EXERCISE AIM: What you return must match the data below exactly, minus any pictures.
[[ THE DATA open ]]
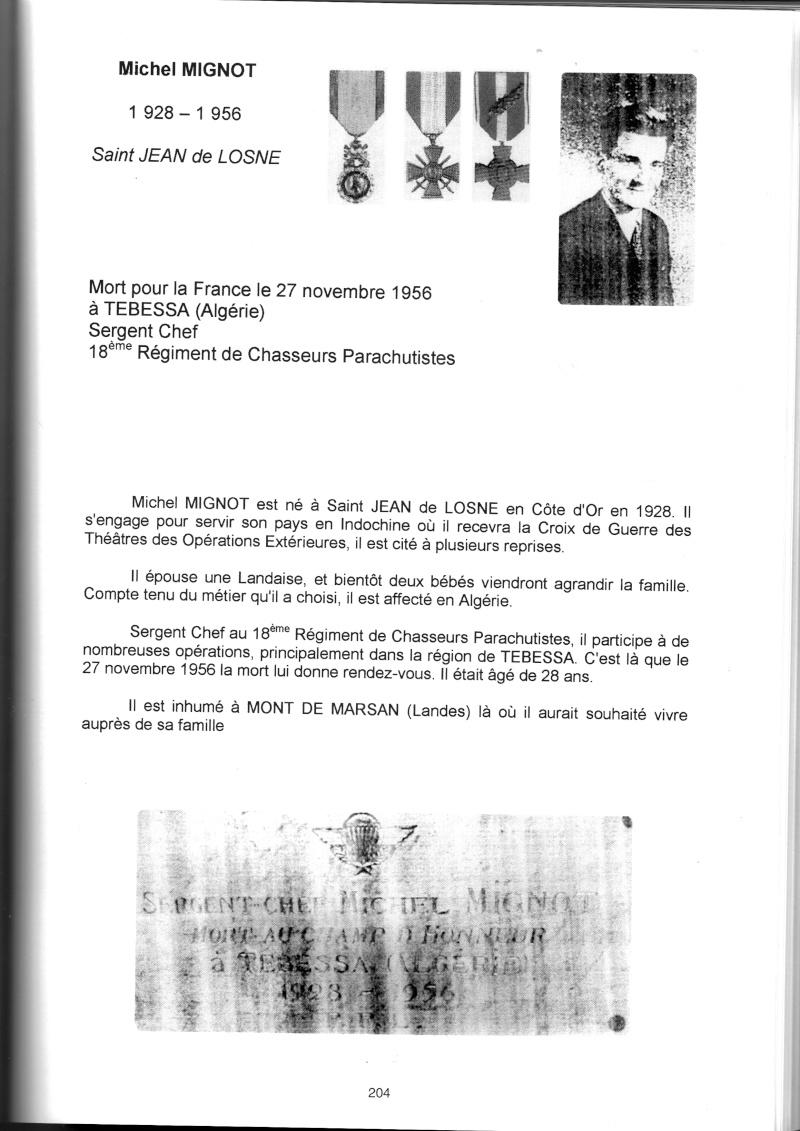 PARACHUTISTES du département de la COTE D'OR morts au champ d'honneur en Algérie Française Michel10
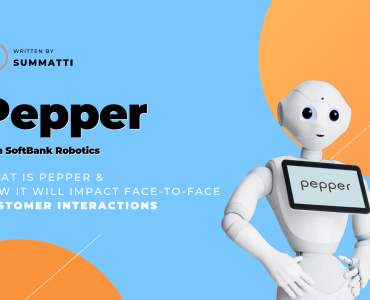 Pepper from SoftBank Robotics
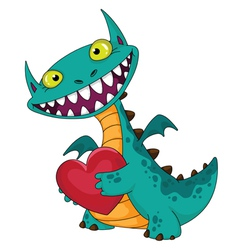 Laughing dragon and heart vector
[[ THE DATA closed ]]
SOLUTION:
 PARACHUTISTES du département de la COTE D'OR morts au champ d'honneur en Algérie Française Michel10
 Pepper from SoftBank Robotics
 Laughing dragon and heart vector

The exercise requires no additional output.